Schedule projection: 14-2


Room for improvement:

Not really, their offense would be the top PossessionPoints offense in the NFL with these adjustments. The defense has more room so if we adjust them to a 15% improvement the projected record goes to 15-1 and a Super Bowl ring for the Patriots. The only loss on the schedule would be at Philadelphia in week 12. The Patriots are already a very high performing team, so improvements are hard to come by. It seems to us that there is much more downside to this projection than upside.  

How they could falter:

No need to throw out an injury jinx like we did a couple of seasons ago. Everyone knows a key injury can send a season from promise to panic in an instant. So should the Patriots weaken by say 15% on defense and 15% on offense, what does the W/L picture look like? It falls to very un-Patriot like 5-11 with the front end of the season being the real struggle. Our numbers would have them start the season at 2-8. Could the Patriots decay into a finger pointing mess like the Redskins last season? Highly doubtful however, this is the first time that when we applied a reasonable negative adjustment to the Patriots numbers that their record fell below 0.500.  Based on last year’s team performance, the Patriots have the fifteenth most difficult schedule by the classic W/L method and the thirteenth toughest by our RPM method. Either way, it is a pretty average schedule so it doesn’t seem like the downside scenario is the biggest fear.  

Biggest Question Marks:

Chemistry? Can the Patriots blend this season like they have in the past? Will Haynesworth behave like he did in Tennessee or Washington?  

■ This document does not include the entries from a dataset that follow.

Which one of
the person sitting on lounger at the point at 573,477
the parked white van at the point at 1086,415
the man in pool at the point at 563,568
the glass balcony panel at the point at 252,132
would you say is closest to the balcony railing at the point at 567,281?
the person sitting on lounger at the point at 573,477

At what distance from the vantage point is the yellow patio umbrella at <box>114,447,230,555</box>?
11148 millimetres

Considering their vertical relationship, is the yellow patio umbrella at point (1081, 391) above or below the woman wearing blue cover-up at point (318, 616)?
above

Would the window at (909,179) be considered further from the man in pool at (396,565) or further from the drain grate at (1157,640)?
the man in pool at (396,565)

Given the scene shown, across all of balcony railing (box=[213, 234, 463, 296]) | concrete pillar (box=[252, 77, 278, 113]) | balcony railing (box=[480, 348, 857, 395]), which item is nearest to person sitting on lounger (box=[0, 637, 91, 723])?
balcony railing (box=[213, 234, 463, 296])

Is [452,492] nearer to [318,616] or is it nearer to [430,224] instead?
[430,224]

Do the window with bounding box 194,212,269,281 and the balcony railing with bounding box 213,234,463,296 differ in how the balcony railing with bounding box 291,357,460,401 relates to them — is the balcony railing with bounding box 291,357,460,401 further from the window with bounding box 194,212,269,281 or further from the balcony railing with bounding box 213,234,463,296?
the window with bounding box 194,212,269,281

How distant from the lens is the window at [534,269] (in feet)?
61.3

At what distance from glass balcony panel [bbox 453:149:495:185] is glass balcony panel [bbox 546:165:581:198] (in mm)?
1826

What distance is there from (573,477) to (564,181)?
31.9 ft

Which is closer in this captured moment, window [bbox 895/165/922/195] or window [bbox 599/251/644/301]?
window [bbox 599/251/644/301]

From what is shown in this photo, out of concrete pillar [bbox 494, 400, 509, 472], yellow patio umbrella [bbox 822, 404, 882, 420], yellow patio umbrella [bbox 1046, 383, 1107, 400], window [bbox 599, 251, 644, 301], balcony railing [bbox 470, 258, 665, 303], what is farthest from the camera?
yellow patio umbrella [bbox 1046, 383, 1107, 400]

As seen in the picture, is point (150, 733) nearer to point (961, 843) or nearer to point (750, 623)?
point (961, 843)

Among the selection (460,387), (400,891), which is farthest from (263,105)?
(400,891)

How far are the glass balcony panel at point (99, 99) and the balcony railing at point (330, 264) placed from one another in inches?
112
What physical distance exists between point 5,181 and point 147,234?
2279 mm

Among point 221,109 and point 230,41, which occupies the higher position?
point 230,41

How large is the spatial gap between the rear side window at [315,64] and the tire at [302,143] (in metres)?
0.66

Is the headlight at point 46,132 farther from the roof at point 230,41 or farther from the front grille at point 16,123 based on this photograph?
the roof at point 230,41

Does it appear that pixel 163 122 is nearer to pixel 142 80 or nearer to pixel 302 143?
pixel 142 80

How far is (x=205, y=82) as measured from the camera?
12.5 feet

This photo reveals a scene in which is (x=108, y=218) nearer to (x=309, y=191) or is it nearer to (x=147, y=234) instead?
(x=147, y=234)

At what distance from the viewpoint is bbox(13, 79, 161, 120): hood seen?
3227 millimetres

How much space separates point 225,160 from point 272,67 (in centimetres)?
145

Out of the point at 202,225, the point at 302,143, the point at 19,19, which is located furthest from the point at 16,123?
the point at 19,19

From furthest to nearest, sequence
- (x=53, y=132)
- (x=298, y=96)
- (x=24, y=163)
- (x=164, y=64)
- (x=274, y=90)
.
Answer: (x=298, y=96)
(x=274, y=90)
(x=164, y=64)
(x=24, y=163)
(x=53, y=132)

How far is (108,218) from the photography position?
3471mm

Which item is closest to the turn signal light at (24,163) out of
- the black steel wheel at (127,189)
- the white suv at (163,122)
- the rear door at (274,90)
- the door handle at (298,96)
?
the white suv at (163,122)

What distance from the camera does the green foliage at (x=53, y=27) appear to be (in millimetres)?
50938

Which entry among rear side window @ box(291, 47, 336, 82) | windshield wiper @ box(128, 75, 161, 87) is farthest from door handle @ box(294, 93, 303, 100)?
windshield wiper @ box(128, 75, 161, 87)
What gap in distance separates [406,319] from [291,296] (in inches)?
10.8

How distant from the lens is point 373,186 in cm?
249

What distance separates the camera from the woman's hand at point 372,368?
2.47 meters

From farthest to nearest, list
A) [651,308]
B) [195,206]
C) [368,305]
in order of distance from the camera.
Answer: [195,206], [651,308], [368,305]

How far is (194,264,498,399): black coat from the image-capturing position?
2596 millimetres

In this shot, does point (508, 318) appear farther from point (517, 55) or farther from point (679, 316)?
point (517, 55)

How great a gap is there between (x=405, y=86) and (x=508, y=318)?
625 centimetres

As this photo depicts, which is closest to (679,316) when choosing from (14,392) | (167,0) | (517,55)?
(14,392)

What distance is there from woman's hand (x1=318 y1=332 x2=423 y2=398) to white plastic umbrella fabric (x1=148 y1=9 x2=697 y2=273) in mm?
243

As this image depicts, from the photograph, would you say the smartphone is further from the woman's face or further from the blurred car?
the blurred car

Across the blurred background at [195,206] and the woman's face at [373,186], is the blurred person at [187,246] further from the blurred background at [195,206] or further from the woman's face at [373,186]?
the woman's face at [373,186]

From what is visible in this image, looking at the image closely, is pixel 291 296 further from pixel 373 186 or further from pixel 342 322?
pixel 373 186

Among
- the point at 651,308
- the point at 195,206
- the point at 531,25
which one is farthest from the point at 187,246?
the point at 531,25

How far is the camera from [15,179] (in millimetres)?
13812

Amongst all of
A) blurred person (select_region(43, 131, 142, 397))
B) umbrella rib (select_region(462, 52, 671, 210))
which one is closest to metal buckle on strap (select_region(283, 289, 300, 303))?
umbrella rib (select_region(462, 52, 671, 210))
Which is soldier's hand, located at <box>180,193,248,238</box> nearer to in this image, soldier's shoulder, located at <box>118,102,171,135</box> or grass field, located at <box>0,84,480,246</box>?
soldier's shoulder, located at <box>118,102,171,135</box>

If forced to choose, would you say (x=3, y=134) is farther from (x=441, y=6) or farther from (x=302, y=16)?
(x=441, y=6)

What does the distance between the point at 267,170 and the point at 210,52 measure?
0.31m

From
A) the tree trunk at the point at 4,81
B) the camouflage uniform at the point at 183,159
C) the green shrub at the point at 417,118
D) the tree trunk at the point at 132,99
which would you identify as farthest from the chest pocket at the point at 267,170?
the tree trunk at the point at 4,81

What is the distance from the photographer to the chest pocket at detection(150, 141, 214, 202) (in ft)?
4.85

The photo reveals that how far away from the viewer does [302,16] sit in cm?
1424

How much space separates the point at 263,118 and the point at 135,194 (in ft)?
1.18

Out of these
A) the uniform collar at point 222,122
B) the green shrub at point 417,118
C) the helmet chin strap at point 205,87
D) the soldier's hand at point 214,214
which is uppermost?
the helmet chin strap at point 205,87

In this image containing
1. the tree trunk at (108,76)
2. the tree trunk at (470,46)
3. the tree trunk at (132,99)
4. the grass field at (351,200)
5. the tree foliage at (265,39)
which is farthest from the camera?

Sure, we could have talked about their average running backs and wide receivers but history shows Belichick is a master at getting top performance from even average players. Se we chose chemistry as the biggest question since that is a quality our stat does not measure, but we know it is a big part of team performance. The Pats schedule is not a killer this season so we lean to the scenario where they have a Super Season as opposed to being a Super Flop for the first time in a long time.